Um bom orçamento doméstico (pessoal ou familiar) pode ser bem simples. Mais importante que sua complexidade, é a forma como ele é contruído e os conceitos que lhe dão sustentação.

Um conceito fundamental é que os orçamentos foram inventados para realizar projetos, e não para cortar gastos.

Sendo assim, o foco de nosso orçamento deve ser a consecução de nossos objetivos. É claro que, se você tem uma montanha de dívidas, a prioridade é liquidá-las. Mas, não dá pra ficar só resolvendo problemas; é preciso realizar nossos sonhos. Isto é o que realmente nos dará motivação para continuar.

Outro conceito fundamental é que você deve pagar-se em primeiro lugar, quer dizer, você deve guardar uma parte da sua renda antes de começar a pagar contas do mês e gastar. Isso deve estar bem claro no seu orçamento.
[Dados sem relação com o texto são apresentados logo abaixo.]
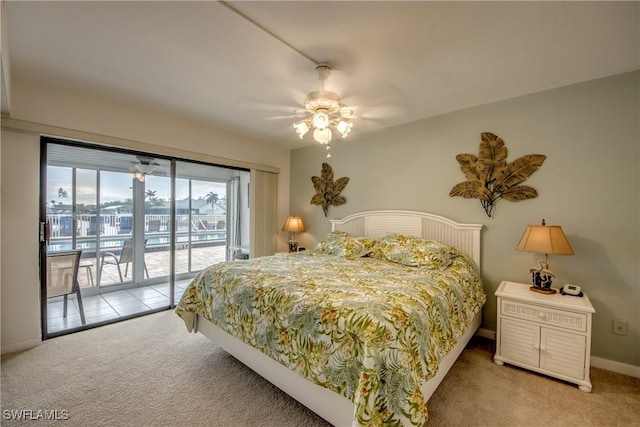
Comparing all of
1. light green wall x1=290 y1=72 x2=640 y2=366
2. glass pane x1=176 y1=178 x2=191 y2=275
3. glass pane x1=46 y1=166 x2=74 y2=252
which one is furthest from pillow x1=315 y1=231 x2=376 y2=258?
glass pane x1=46 y1=166 x2=74 y2=252

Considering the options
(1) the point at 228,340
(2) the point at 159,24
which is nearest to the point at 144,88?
(2) the point at 159,24

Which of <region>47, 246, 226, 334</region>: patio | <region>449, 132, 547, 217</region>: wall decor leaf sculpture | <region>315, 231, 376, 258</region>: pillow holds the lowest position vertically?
<region>47, 246, 226, 334</region>: patio

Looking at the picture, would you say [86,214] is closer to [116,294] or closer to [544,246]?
[116,294]

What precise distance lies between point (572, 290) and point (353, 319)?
6.92 ft

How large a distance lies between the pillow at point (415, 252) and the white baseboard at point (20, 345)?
3459mm

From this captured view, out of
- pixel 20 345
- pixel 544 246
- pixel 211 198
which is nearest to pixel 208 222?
pixel 211 198

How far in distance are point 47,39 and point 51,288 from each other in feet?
7.75

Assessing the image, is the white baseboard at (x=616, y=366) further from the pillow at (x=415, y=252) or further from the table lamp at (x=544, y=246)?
the pillow at (x=415, y=252)

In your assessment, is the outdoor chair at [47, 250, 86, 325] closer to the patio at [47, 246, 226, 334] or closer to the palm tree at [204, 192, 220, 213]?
the patio at [47, 246, 226, 334]

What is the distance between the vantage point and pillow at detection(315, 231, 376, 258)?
10.5ft

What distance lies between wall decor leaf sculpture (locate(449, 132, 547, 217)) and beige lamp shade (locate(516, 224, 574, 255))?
0.51 m

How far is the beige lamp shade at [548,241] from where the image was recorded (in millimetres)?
2145

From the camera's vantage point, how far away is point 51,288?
2.78 m

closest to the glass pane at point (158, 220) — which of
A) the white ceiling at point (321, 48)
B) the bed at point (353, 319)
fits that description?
the white ceiling at point (321, 48)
Faça um planejamento, decida quanto vai poupar todos os meses e não considere essa parte como renda disponível quando elaborar seu orçamento.
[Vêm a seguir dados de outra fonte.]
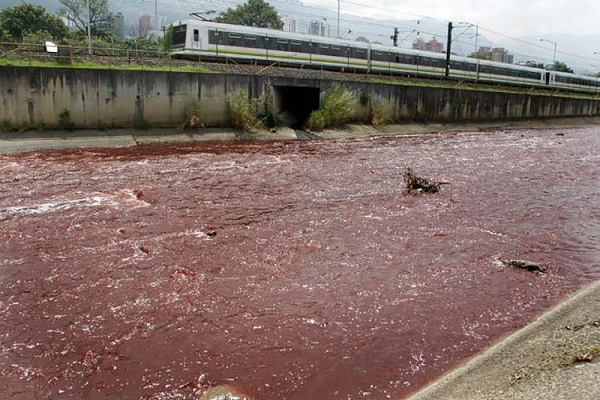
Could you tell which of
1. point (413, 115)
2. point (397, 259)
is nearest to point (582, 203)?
point (397, 259)

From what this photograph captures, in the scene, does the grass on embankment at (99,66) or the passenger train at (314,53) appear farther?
the passenger train at (314,53)

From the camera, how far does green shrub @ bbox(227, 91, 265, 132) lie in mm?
30516

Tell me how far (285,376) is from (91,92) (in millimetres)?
24120

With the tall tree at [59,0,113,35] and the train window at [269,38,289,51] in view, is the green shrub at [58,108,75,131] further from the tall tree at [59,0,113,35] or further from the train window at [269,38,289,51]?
the tall tree at [59,0,113,35]

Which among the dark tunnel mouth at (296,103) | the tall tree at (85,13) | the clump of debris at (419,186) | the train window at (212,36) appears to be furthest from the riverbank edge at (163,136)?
the tall tree at (85,13)

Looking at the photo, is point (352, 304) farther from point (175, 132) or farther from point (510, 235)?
point (175, 132)

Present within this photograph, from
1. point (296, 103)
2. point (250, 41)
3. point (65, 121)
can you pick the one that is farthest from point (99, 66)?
point (250, 41)

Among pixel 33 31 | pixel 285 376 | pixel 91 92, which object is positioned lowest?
pixel 285 376

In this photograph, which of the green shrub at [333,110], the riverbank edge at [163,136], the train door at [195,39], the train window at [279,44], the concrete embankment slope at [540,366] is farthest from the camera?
the train window at [279,44]

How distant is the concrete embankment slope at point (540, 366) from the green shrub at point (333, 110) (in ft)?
87.9

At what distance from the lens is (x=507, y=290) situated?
932cm

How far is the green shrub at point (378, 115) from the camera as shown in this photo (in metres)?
37.7

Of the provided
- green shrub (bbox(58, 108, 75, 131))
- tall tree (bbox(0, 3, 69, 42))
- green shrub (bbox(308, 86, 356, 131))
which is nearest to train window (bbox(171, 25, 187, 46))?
green shrub (bbox(308, 86, 356, 131))

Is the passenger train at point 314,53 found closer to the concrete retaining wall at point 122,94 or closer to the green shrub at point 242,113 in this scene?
the concrete retaining wall at point 122,94
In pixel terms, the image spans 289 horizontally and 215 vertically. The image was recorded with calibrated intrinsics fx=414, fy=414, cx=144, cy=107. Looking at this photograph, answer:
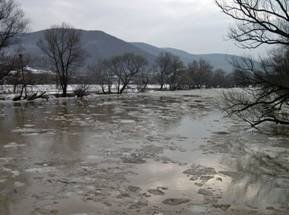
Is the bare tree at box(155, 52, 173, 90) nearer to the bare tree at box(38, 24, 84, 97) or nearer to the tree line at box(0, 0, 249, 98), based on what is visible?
the tree line at box(0, 0, 249, 98)

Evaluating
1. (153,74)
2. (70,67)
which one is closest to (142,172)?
(70,67)

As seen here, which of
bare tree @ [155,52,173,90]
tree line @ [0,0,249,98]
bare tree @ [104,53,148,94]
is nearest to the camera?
tree line @ [0,0,249,98]

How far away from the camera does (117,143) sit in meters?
16.7

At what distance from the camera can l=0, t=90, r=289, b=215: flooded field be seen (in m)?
8.97

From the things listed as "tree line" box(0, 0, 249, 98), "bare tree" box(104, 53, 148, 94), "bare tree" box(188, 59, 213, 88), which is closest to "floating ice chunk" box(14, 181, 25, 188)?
"tree line" box(0, 0, 249, 98)

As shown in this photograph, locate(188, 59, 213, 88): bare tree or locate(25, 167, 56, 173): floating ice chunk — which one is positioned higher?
locate(188, 59, 213, 88): bare tree

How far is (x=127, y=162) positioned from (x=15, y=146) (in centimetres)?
511

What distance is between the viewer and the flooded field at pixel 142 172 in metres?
8.97

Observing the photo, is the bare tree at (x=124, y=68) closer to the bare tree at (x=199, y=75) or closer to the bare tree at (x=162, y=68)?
the bare tree at (x=162, y=68)

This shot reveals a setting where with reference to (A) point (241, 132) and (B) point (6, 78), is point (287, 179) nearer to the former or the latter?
(A) point (241, 132)

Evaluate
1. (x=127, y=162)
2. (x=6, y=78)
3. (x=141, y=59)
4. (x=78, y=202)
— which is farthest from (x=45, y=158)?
(x=141, y=59)

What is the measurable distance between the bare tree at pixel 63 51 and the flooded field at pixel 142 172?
3798 cm

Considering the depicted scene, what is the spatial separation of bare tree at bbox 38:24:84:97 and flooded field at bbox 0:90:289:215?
3798 centimetres

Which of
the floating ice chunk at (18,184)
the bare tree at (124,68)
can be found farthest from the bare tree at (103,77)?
the floating ice chunk at (18,184)
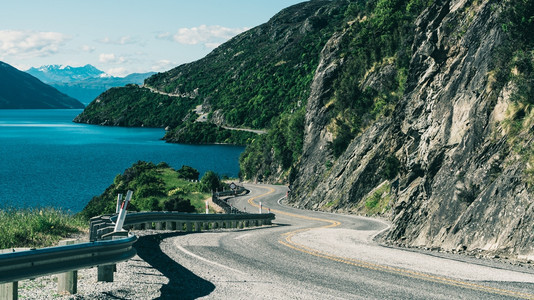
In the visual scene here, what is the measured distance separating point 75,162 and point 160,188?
7592 cm

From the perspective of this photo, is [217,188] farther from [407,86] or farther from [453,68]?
[453,68]

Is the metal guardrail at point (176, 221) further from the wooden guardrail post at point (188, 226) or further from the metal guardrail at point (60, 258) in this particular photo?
the metal guardrail at point (60, 258)

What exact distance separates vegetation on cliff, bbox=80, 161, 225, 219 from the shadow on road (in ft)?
95.8

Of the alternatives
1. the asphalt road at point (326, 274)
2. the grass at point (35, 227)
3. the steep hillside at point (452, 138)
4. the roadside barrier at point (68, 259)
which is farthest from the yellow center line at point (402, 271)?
the grass at point (35, 227)

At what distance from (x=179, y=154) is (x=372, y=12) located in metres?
94.8

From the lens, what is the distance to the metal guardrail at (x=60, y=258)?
6758mm

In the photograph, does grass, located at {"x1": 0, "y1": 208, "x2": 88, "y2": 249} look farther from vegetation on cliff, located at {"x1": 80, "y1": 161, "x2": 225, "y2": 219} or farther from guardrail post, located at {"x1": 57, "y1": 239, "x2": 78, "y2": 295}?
vegetation on cliff, located at {"x1": 80, "y1": 161, "x2": 225, "y2": 219}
Há duas razões importantes para isso:

1) Não adianta tentar poupar o que sobra, porque isso não funciona.

2) Se você ajustar suas despesas à renda líquida, qualquer despesa extra fará seu orçamento “estourar”, e você começará a perder o controle. E você dificilmente realizará seus sonhos.
Por isso, um bom orçamento deve ter em sua estrutura básica três elementos: Rendas, Poupar/Investir, Despesas*.

Mais algumas dicas:

– Sua renda pode ser considerada de três formas:

1ª – Renda Bruta. É a soma de todos os seus rendimentos brutos, sem considerar descontos como INSS, IRRF, Empréstimos consignados, etc. É a renda total, como se não houve esses descontos.

2ª – Renda Liquida. É a renda bruta deduzida dos descontos compulsórios, como INSS e IRRF.
Atenção: A sua renda liquida pode não ser aquela que aparece no seu contracheque. Se você tem descontos de empréstimo, por exemplo, esse valor deve ser somado à sua renda liquida (e também lançado na parte de despesas, como gasto, para ‘fechar’ seu orçamento). Em resumo, a Renda liquida é a Renda bruta menos os descontos compulsórios (obrigatórios).
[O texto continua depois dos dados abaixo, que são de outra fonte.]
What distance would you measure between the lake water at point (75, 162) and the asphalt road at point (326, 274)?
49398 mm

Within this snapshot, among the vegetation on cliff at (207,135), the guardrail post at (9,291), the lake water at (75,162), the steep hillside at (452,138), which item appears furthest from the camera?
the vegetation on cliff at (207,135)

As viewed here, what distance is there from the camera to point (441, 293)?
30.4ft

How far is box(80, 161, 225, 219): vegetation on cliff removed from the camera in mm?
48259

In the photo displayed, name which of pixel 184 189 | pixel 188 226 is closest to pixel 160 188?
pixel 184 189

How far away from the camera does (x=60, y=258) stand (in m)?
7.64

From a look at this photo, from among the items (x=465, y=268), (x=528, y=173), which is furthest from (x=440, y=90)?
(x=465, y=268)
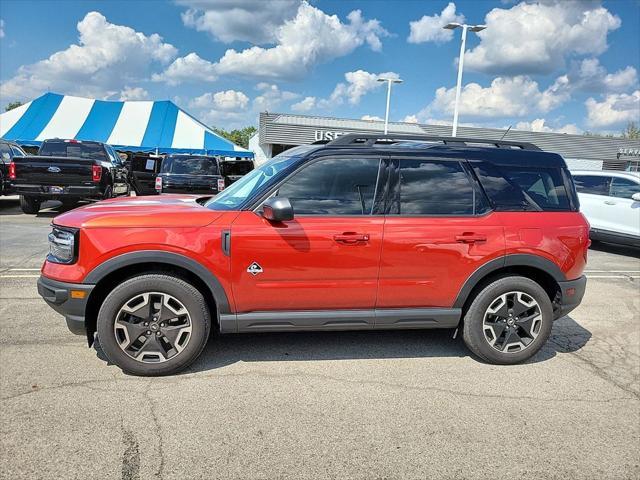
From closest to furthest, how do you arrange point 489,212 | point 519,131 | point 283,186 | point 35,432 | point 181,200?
point 35,432 < point 283,186 < point 489,212 < point 181,200 < point 519,131

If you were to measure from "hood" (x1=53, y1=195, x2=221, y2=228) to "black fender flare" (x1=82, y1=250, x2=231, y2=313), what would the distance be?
22 cm

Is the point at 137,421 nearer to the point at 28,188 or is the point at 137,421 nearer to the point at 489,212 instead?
the point at 489,212

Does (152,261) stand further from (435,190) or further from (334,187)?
(435,190)

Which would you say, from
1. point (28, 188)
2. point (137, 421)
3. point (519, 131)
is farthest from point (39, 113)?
point (519, 131)

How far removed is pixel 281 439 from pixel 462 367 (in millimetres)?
1817

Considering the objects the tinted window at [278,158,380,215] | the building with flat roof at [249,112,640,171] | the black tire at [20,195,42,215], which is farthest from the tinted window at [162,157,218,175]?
the building with flat roof at [249,112,640,171]

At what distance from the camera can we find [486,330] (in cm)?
390

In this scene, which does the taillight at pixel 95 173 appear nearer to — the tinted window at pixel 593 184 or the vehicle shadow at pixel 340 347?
the vehicle shadow at pixel 340 347

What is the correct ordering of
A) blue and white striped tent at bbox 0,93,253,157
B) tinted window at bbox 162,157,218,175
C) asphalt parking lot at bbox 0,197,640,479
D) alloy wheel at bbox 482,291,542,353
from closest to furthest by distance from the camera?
1. asphalt parking lot at bbox 0,197,640,479
2. alloy wheel at bbox 482,291,542,353
3. tinted window at bbox 162,157,218,175
4. blue and white striped tent at bbox 0,93,253,157

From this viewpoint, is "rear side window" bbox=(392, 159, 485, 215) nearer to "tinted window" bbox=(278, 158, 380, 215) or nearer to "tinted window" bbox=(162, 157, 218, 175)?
"tinted window" bbox=(278, 158, 380, 215)

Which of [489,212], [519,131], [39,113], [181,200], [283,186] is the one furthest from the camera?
[519,131]

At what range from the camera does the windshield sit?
3662mm

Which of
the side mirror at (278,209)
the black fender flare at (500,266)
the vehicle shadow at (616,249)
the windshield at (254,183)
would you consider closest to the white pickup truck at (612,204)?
the vehicle shadow at (616,249)

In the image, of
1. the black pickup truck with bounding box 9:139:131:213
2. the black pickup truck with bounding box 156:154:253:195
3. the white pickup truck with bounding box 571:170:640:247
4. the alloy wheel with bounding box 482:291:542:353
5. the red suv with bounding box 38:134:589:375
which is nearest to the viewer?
the red suv with bounding box 38:134:589:375
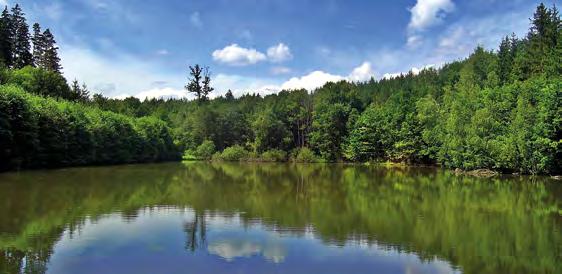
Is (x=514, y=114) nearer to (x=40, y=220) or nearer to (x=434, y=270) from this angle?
(x=434, y=270)

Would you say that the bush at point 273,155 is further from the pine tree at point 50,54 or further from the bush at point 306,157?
the pine tree at point 50,54

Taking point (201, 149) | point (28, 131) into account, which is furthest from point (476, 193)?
point (201, 149)

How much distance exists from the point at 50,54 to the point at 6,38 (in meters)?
14.6

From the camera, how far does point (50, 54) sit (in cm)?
9856

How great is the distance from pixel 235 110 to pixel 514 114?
209 feet

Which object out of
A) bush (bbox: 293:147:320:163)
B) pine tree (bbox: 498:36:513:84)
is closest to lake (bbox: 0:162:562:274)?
pine tree (bbox: 498:36:513:84)

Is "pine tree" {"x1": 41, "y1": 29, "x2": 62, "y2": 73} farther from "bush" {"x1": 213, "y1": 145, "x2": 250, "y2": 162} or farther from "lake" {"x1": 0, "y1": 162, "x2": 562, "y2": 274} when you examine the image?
"lake" {"x1": 0, "y1": 162, "x2": 562, "y2": 274}

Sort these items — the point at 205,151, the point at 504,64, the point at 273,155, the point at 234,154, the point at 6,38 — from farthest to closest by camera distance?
the point at 205,151, the point at 234,154, the point at 273,155, the point at 6,38, the point at 504,64

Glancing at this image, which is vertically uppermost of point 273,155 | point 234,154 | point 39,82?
point 39,82

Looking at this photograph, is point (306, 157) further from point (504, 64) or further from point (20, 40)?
point (20, 40)

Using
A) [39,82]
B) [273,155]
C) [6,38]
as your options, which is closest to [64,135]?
[39,82]

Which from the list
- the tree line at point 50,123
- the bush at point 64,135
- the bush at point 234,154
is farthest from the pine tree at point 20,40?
the bush at point 234,154

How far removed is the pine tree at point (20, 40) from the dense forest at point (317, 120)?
0.82 feet

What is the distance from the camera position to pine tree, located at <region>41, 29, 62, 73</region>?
9712 cm
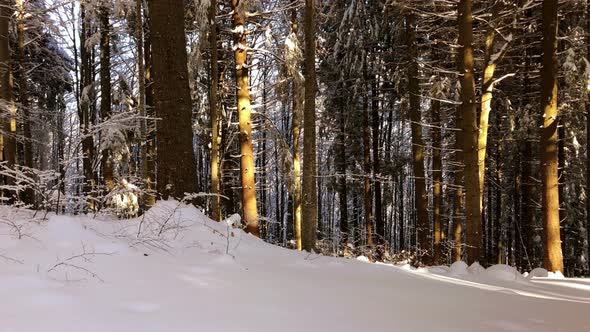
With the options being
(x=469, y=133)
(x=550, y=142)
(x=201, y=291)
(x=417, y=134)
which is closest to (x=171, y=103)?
(x=201, y=291)

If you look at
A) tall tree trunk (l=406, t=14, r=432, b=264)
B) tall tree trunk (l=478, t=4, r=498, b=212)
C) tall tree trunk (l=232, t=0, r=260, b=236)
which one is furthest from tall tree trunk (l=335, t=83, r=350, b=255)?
tall tree trunk (l=478, t=4, r=498, b=212)

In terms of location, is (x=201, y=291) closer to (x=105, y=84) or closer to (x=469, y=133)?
(x=469, y=133)

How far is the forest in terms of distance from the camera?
19.7 ft

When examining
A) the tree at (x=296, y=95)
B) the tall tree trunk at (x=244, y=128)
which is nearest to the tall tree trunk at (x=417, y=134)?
the tree at (x=296, y=95)

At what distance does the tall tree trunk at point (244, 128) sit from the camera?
10086mm

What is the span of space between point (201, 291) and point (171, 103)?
3.47 meters

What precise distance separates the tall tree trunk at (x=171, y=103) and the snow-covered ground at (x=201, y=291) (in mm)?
622

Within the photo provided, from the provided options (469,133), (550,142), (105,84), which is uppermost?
(105,84)

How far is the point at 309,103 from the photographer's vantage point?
823cm

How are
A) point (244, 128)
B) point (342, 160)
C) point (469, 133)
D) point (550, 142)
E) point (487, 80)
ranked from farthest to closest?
point (342, 160), point (244, 128), point (487, 80), point (550, 142), point (469, 133)

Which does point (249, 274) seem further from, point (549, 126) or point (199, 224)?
point (549, 126)

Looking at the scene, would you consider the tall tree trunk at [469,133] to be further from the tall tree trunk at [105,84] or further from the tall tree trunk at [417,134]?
the tall tree trunk at [105,84]

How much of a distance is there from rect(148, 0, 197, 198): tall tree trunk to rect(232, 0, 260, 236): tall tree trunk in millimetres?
4229

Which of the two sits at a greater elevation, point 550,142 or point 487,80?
point 487,80
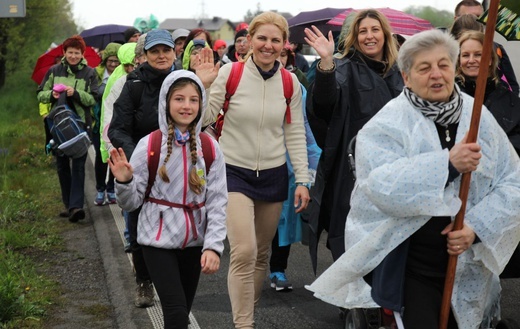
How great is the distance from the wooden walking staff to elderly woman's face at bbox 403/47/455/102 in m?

3ª – Renda Disponível. É a renda liquida deduzida dos valores que você decidiu poupar ou investir. Esse é o valor real que você deve considerar ao fazer o seu orçamento. Se você deseja poupar para realizar seus sonhos, precisa fazer essa distinção entre renda liquida e renda disponível para orçamento, e adequar suas despesas à renda disponível.

– Em relação às despesas:

1) Se você tem prestações, separe a parcela referente ao valor original daquela que se refere aos juros. Por exemplo, se você comprou um refrigerador em 20 prestações de R$ 150,00, e o valor à vista era 2.000 reais, então, em cada prestação R$ 100,00 é a parcela principal (e você deve lançar como compra de eletromésticos) e R$ 50,00 é juros (deve lançar como despesas financeiras). Fazendo dessa forma, ou seu orçamento estará lhe mostrando não só a quantidade, mas a qualidade de seus gastos, e ajudando você a eliminar os verdadeiros desperdícios de dinheiro.

2) Se precisar fazer cortes, concentre-se em eliminar os desperdícios, em vez de cortar despesas com prazer e supérfluos (leia o artigo “Supérfluos e Desperdicios”).